More Seasoned Employees Require It

These people might think they know it all. In reality, these people often need help to adapt to changing conditions in their workplace. In this case, coaching is focused on mastering increasingly complex and diverse tasks, and activities often brought on by the rapid changes in technology. There also might be an aspect of coaching to increase responsibility and autonomy in the professional environment. I recall a time when there were many staff changeovers in a client organization. Mostly the middle and senior management lost their administrative assistant. At the time, it was no big deal to me as I was tech savvy, but for the all thumbs professional for whom other people did stuff, it was a real challenge. Losing resources was a change that shocked a lot of people. Suddenly, autonomy and self-directed teams became important. Today you are expected to be self-reliant, independent and able to handle autonomy. But within business analysis, you have to coach and mentor the more mature workers in adapting to change and developing these skills sets.

Organizations Use It

Everyone wants better results, a return on their investment.

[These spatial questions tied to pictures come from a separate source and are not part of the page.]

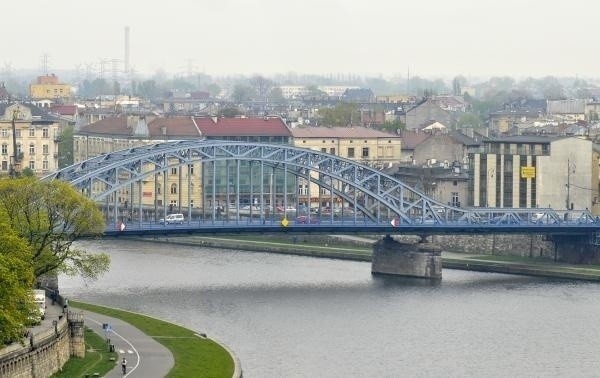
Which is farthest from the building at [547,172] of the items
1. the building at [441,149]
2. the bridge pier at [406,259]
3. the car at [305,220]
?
the building at [441,149]

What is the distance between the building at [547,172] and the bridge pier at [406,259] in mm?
13515

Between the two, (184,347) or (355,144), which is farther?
(355,144)

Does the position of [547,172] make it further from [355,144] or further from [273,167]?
[355,144]

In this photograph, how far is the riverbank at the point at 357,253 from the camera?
91000mm

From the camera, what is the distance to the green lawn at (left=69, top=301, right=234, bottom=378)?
5956 centimetres

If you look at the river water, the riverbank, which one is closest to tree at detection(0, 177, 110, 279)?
the river water

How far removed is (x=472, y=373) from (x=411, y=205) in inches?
1327

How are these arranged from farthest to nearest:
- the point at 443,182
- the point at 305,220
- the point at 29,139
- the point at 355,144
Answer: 1. the point at 355,144
2. the point at 29,139
3. the point at 443,182
4. the point at 305,220

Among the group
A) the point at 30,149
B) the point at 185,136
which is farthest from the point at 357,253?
the point at 30,149

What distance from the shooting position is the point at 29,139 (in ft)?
423

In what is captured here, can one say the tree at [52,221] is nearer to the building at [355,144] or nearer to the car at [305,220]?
the car at [305,220]

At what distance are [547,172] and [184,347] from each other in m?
43.6

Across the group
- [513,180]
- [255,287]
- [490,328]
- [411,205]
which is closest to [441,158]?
[513,180]

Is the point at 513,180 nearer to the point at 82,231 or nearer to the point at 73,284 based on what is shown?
the point at 73,284
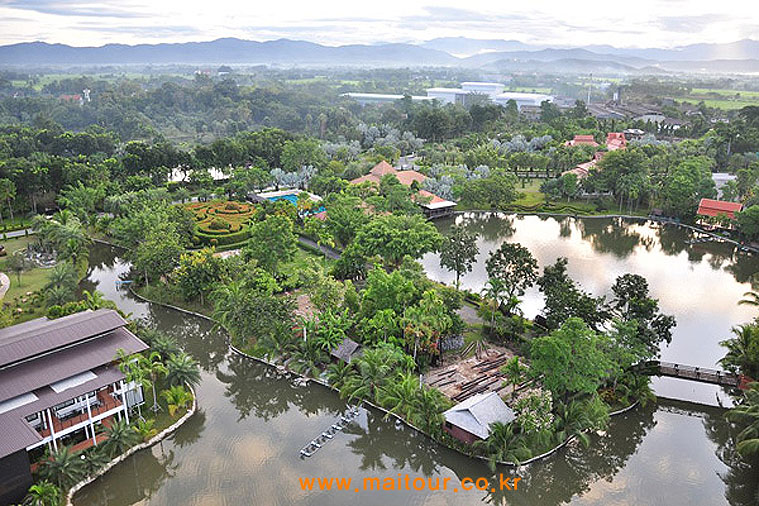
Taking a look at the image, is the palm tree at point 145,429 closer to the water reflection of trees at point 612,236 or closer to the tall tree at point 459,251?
the tall tree at point 459,251

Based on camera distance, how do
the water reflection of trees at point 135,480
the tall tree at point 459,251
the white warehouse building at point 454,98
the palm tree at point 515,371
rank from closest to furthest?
1. the water reflection of trees at point 135,480
2. the palm tree at point 515,371
3. the tall tree at point 459,251
4. the white warehouse building at point 454,98

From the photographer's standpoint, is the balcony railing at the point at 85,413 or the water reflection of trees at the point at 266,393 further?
the water reflection of trees at the point at 266,393

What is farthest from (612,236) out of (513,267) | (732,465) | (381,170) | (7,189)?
(7,189)

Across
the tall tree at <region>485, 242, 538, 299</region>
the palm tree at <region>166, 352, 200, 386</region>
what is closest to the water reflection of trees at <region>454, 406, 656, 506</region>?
the tall tree at <region>485, 242, 538, 299</region>

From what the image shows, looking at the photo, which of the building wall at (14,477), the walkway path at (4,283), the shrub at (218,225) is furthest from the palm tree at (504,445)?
the shrub at (218,225)

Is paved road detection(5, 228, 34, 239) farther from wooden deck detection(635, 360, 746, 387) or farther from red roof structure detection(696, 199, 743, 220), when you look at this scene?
red roof structure detection(696, 199, 743, 220)

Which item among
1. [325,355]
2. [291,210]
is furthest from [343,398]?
[291,210]
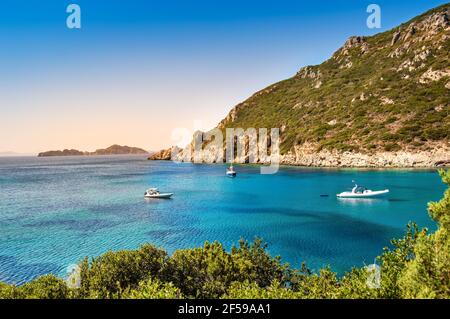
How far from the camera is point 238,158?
168875 millimetres

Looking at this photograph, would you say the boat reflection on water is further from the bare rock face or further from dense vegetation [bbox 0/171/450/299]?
the bare rock face

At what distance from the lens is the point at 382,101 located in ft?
449

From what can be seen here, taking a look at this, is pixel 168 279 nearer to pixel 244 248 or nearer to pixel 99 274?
pixel 99 274

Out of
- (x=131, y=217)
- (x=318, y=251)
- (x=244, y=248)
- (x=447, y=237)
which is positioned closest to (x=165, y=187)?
(x=131, y=217)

Added value can be defined beyond the monetary. As a business analyst, you need to think beyond the “me” and “us.” It is part of the alignment between individuals, teams and the organization. I once was having a coffee with two of my peers, and one of them said, “The three of us; we know more about what was going on in the organization than anybody.” He was correct. Not because we were special. As senior strategic business analysts, we had a combined stakeholder portfolio that cut across the organization and penetrated every aspect of the business.

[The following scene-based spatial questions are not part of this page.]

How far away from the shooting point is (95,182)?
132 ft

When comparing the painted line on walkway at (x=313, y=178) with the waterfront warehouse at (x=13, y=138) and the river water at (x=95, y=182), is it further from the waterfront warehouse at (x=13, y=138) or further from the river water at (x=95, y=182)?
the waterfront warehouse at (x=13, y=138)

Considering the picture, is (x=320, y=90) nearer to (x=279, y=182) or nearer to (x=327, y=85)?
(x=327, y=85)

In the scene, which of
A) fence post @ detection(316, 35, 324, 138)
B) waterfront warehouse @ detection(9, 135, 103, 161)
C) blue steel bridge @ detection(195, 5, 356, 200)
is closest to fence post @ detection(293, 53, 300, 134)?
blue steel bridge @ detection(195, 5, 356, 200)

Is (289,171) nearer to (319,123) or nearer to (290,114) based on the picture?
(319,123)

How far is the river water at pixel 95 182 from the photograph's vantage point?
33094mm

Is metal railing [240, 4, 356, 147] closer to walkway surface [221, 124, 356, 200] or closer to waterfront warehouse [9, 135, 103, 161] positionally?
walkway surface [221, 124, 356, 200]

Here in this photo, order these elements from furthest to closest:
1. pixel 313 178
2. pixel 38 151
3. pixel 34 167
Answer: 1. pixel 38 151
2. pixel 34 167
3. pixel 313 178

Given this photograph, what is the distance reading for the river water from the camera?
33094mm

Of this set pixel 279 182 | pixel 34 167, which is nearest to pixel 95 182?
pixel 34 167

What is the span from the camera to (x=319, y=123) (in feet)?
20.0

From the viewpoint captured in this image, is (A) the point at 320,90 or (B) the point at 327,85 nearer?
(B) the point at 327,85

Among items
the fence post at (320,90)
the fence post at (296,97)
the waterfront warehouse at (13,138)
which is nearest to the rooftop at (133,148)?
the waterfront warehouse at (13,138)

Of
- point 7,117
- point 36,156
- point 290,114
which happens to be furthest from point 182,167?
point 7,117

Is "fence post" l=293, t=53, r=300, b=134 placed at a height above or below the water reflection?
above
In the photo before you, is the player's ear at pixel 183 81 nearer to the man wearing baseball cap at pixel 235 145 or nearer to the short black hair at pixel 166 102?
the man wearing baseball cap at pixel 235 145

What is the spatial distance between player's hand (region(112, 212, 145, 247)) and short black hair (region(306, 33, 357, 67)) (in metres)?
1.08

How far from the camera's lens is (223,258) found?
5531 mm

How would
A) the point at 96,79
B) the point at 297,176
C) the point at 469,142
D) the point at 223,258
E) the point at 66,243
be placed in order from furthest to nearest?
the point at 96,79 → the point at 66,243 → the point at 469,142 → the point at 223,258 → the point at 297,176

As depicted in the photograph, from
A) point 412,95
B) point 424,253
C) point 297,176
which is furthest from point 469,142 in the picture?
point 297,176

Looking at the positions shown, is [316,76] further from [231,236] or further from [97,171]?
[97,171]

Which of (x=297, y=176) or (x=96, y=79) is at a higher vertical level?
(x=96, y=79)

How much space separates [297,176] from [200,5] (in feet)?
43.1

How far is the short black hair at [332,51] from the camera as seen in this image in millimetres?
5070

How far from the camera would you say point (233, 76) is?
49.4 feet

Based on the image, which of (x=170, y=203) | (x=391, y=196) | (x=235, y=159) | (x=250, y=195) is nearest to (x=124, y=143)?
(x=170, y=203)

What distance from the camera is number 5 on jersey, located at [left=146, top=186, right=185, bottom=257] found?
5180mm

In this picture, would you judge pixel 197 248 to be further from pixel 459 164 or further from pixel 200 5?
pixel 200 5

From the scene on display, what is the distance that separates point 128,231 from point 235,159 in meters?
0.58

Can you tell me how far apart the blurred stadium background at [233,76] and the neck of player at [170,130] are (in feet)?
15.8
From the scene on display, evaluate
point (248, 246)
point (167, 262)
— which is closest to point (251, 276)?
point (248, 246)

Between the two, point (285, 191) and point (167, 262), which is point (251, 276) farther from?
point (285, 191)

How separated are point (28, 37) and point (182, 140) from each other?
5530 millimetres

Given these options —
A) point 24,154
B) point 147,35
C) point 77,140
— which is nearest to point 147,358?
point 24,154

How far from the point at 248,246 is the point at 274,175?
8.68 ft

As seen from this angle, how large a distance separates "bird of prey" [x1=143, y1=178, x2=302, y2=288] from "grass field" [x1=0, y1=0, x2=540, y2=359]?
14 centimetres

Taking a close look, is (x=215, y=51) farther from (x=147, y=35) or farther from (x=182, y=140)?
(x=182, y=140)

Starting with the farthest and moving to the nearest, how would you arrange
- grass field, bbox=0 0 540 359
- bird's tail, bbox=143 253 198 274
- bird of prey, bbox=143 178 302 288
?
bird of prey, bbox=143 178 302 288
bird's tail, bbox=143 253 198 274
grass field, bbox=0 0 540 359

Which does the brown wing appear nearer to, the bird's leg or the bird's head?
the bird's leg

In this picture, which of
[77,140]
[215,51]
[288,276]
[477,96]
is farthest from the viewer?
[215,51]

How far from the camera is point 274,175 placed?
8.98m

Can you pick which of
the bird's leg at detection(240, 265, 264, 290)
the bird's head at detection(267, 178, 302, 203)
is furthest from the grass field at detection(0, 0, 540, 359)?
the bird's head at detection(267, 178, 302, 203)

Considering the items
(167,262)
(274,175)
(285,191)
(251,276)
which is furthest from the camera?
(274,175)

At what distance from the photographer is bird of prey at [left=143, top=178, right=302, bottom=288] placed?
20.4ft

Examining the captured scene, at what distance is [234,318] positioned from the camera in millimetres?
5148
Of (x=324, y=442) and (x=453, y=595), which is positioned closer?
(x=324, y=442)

Our initiatives and the decisions we made, created ripples throughout the organization. We all understood that we needed to forge a more cohesive and effective stakeholder engagement to ensure the organization achieved its objectives. That meant coaching and mentoring our leaders, and assisting people in bettering their performance; in making better, more informed decisions.

Leaders Benefit from It

I often think that I am a better man because I had kids. Not because I ruled with an iron fist but because I had to learn a set of skills that are not innate. I learned as much from my kids as they learned from me. In other words, sometimes my kids were the coach and mentor. This situation is similar to the practice of business analysis. Your manager, team leader, director, and executive do not know it all. Sometimes it is all about reverse coaching – where you end up coaching the person you are reporting too. I have worked with a lot of executives, and there have been many occasions when I applied simple coaching models when working with executives to build their skills, capabilities and decision-making abilities. There are times, through coaching, when leaders learn more from their employees than employees learn from their leaders. And that is all right.

Final Thoughts

It is a mistake to think that as a business analyst or project manager you are not a coach or mentor. Coaching and mentorship are not some private domain of management and the executive. Organizations and professionals who think that way will struggle to survive the next wave of changes that are going to hit the economy. Especially organizations that exist in traditional thinking economic and community sections. They are in for a huge shock. The professional who is balanced between the hard and soft skills, tech-savvy and wired will reign in the next economy. They will use their coaching and mentorship abilities to develop other people, their stakeholders around them. Good luck.

Remember, do your best, invest in the success of others and make your journey count.